The Mudcat Café TM
Thread #2479 Message #3547762
Posted By: Joe Offer
10-Aug-13 - 10:58 PM
Thread Name: Origins: Will the Circle Be Unbroken
Subject: RE: Origins: Will the Circle Be Unbroken
My friend Mrs. Lev has been enchanted with folk music since she took guitar lessons in Chicago from Frank Hamilton as a young housewife in the 1960s. She was one of the founding members of the Sacramento Folk Music Club after she moved to California, and she still comes to singarounds in the Sacramento area. At our song circle last night, we sang "Will the Circle Be Unbroken," and Marge had us sing a couple verses that she found in the Studs Terkel book titled Will the Circle Be Unbroken which deals with the subject of death. I'd like to post a segment from that book, an interview with Doc Watson:
POSTSCRIPT (page 240) STUDS: When I think of you and Merle, I think of the old hymn, "Will the Circle Be Unbroken?"

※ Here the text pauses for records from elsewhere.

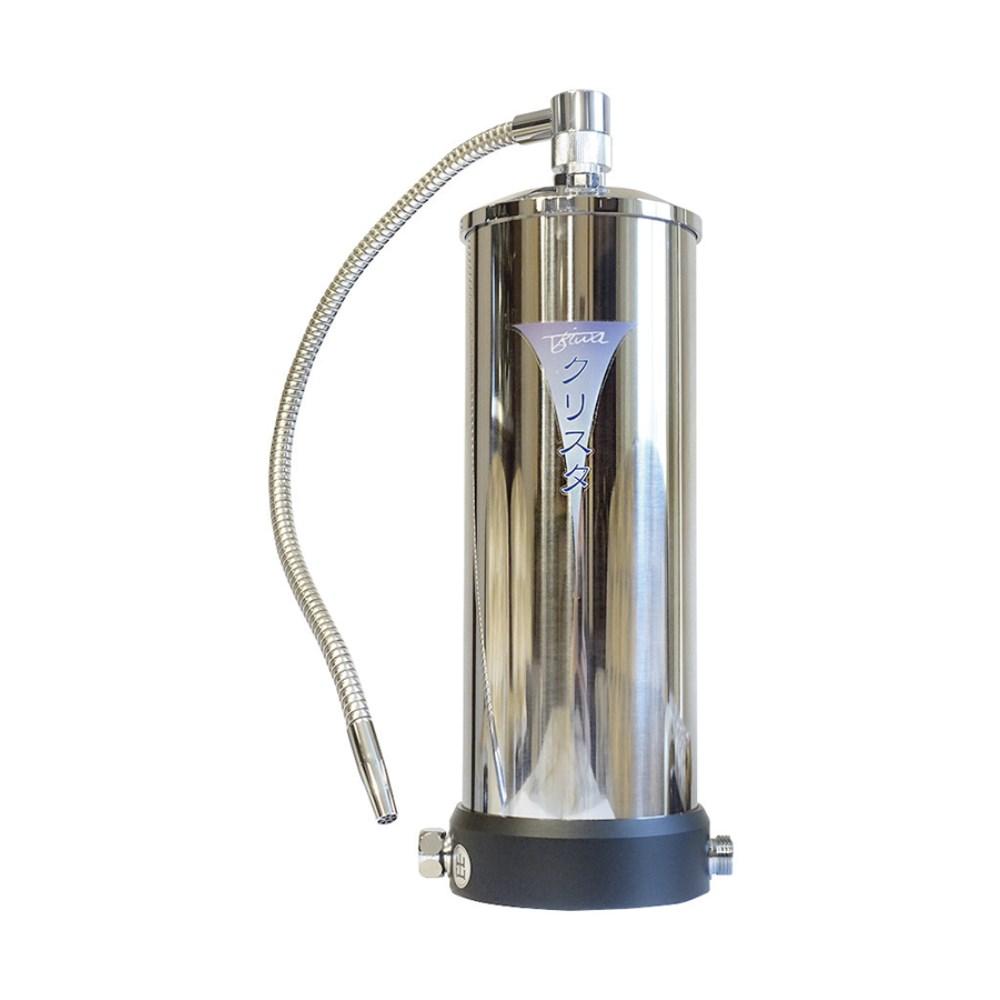 浄水器 トキワクリスタ 1台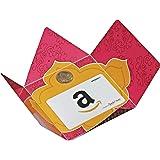 Amazon.in Gift Card in Festive Bloom Gift Box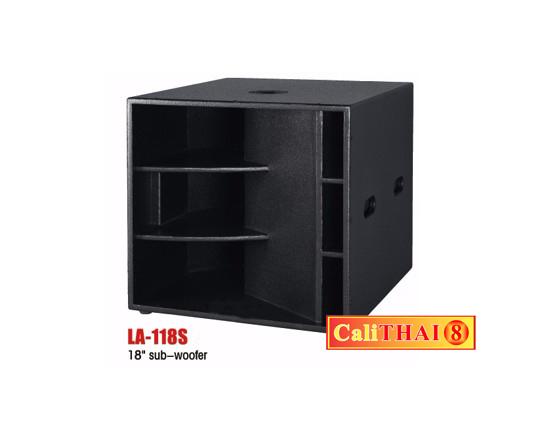 CALITHAI8 MODEL: LA – 118 S
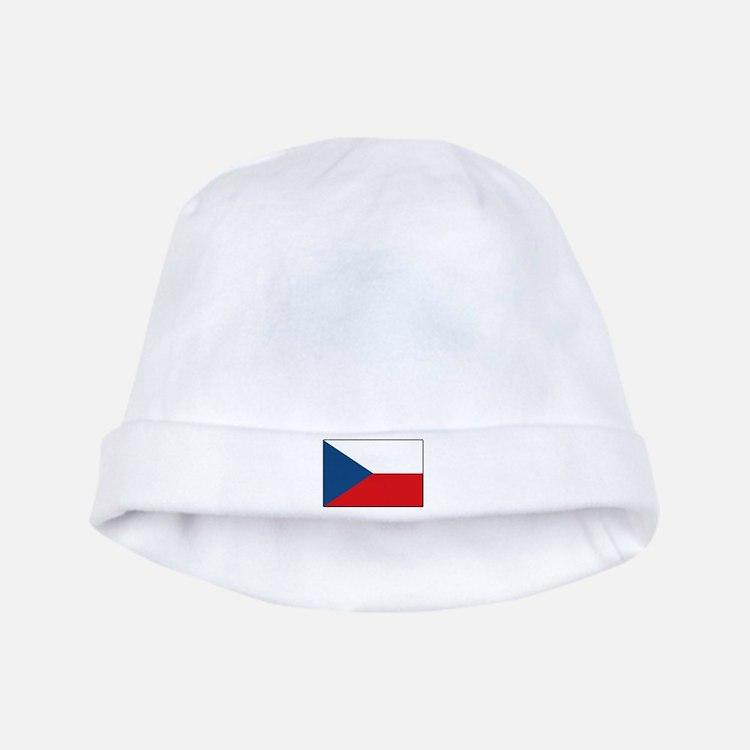 Czech Flag Baby Hat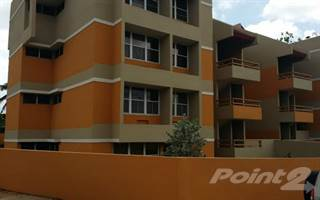 Condo for rent in Vistas del Pinar, Bayamon, PR, 00956
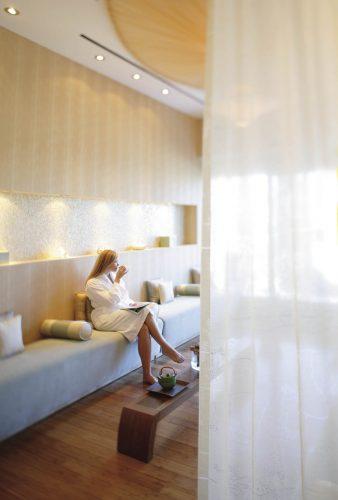 Zona relax del hotel Mandarin Oriental en Nueva York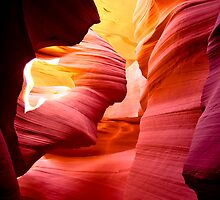 Waves of Colour - Antelope Canyon by thejourneysofar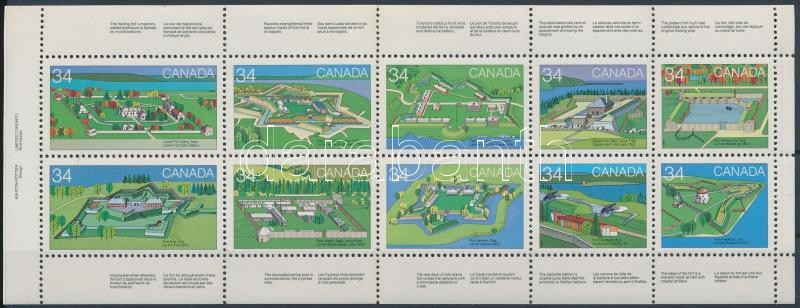 Kanadaiak napja: Erődök (II) bélyegfüzetlap, Canada day: Forts (2nd) stamp booklet page
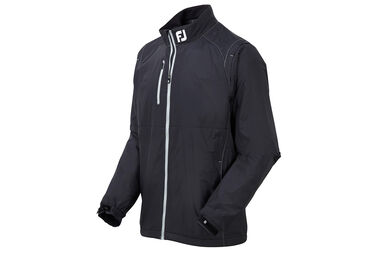 FootJoy Fleece Hybrid Windshirt
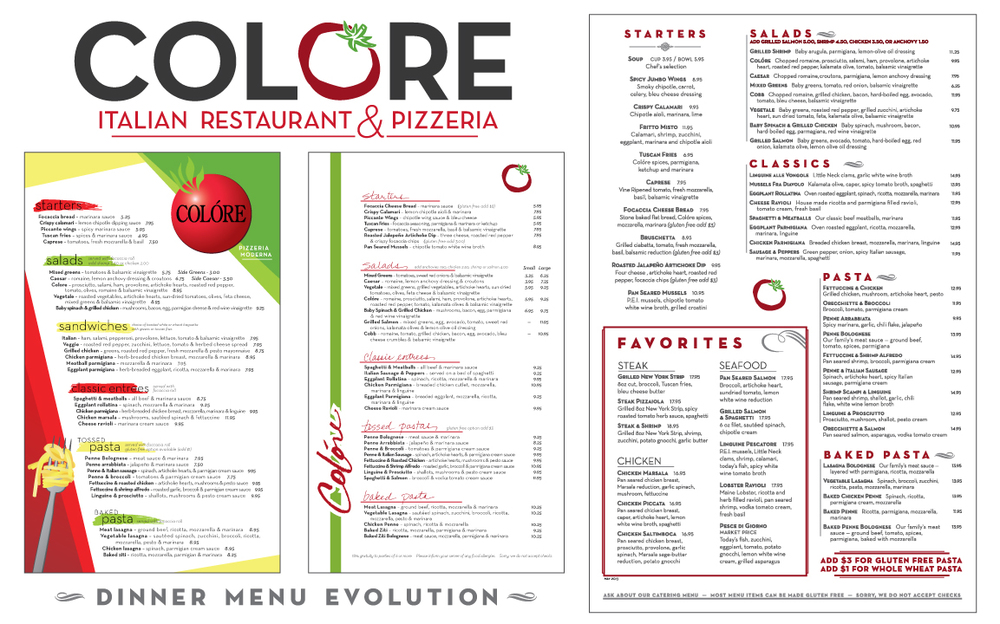 coloredineinemenu.jpg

DOC: I've always loved that song. It's an old hymn, long before A.P. Carter did his arrangement of it. Let me give you the lyrics that was probably in an old hymn book:
We have loved ones gone to glory Whose dear forms we often miss When we close our earthly story Shall we join them in our bliss
Will the circle be unbroken, by and by, by and by, There's a better home awaiting far beyond the starry sky.
In this other version, the last verse says:[sings]
We can picture happy gatherings around the fireside long ago And recall the tearful partings when they left us here below.
It's just as real as life for those who believe. Whoever wrote it was inspired to write it because of the way they felt about life and death and the hereafter.[sings]
Oft they told us in our childhood of that happy land above Pointing to the dying savior as they told us of his love Will the circle be unbroken by and by, by and by...
I may do another gospel album sometime before I lose the old voice and age takes the vocals down to where I can't sing. I have some allergies, but I told the boys on the festival, I said, "I can still croak 'em out pretty good, boys." [Laughs] I love to sing gospel and hymns I heard when I was in church. I get a lot of enjoyment out of that.
From Wikipedia:
Eddy Merle Watson (February 8, 1949 - October 10, 1985) was an American guitarist and folk singer. He was best known for the performances he did with his father, Doc Watson. They played and recorded albums together for 15 years until Merle's death in a tractor accident.
Arthel Lane "Doc" Watson (March 3, 1923 – May 29, 2012) was an American guitarist, songwriter and singer of bluegrass, folk, country, blues and gospel music. Watson won seven Grammy awards as well as a Grammy Lifetime Achievement Award.
Louis "Studs" Terkel (May 16, 1912 – October 31, 2008) was an American author, historian, actor, and broadcaster. He received the Pulitzer Prize for General Non-Fiction in 1985 for "The Good War", and is best remembered for his oral histories of common Americans, and for hosting a long-running radio show in Chicago.